__BRIEF__:
Please return, word for word, the part of the forum thread on modifying speakers that runs from "Depends if you" up to and including "(Oct 20, 2006)".

With the screen name of Prof. and a mad scientist as an avatar, I would have expected some creativity in making them useful.

Paul


----------



## Moonfly (Aug 1, 2008)

Depends if you count charging them from a lightening storm under a full moon after grafting on some random mix of electrical components gathered from other dead speakers :heehee:


----------



## Prof. (Oct 20, 2006)

:rofl:


----------



## Dale Rasco (Apr 11, 2009)

Put them back together and give them as a gift to someone you don't like very much.


----------



## aceinc (Oct 24, 2006)

Now that the nay sayers have had their fun...

For the satellites I am thinking of changing the cap to a 7uf cap and adding more stuffing to the enclosure.

I actually have a number of HiVi A3n's that will fit into the woofer mounting, and a bunch of Dayton ND16FA-6 tweeters that are slightly too large for the tweeter mount, that I could possibly shave to fit.

I was hoping to use the existing drivers however, and tweak the cabinet & xover.

Still looking for helpful input.

Paul


----------



## looneybomber (Sep 20, 2006)

Maybe add an inductor on that woofer too?


----------



## Owen Bartley (Oct 18, 2006)

Hey Paul, I say good project. As long as you don't do any damage to your equipment, then have some fun and maybe even improve these babies!

__Items listed in a dataset__:
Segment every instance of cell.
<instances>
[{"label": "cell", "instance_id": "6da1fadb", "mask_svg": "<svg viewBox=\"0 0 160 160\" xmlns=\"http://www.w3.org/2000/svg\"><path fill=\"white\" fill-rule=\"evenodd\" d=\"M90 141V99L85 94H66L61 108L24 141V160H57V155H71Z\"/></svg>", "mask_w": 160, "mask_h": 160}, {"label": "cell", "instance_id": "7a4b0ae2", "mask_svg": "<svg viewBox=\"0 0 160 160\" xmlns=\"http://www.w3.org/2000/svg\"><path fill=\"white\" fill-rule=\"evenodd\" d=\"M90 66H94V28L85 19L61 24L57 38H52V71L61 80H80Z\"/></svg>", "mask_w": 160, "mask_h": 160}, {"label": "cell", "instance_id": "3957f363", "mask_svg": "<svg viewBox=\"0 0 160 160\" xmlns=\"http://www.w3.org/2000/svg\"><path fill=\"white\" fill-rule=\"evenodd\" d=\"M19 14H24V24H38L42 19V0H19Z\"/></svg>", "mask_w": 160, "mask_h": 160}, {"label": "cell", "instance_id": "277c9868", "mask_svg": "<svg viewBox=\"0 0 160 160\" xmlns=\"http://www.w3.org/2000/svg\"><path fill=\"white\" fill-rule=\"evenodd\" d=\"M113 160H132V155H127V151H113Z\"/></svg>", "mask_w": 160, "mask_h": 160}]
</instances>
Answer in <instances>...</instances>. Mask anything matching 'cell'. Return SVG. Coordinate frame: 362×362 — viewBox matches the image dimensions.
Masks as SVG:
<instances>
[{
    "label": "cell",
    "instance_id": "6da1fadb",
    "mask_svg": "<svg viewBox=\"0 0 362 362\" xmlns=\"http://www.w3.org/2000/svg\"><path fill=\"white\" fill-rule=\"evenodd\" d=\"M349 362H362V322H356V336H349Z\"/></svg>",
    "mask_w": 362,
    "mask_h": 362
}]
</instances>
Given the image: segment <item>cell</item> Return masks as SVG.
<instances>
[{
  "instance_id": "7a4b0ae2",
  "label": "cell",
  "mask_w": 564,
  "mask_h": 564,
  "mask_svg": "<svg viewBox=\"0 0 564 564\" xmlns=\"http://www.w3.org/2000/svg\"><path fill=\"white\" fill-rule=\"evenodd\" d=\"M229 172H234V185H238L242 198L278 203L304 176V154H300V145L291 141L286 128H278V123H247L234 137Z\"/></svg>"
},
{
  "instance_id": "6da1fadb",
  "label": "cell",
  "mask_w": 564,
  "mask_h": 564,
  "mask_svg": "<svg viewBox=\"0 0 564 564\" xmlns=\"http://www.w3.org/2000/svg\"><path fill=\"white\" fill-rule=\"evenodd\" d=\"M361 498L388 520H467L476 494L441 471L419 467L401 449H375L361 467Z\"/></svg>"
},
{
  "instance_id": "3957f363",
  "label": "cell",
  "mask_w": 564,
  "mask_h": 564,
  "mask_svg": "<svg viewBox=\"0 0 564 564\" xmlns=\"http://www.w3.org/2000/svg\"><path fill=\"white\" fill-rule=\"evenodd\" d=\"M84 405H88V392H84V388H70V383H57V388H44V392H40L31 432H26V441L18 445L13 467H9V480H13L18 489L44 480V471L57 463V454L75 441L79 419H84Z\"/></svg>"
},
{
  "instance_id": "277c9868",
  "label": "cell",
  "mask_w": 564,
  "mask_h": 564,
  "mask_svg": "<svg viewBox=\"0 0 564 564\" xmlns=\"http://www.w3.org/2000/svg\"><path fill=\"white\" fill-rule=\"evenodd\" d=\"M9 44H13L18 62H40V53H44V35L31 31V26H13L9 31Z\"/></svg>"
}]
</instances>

__EXERCISE ANSWER__:
Depends if you count charging them from a lightening storm under a full moon after grafting on some random mix of electrical components gathered from other dead speakers :heehee:


----------



## Prof. (Oct 20, 2006)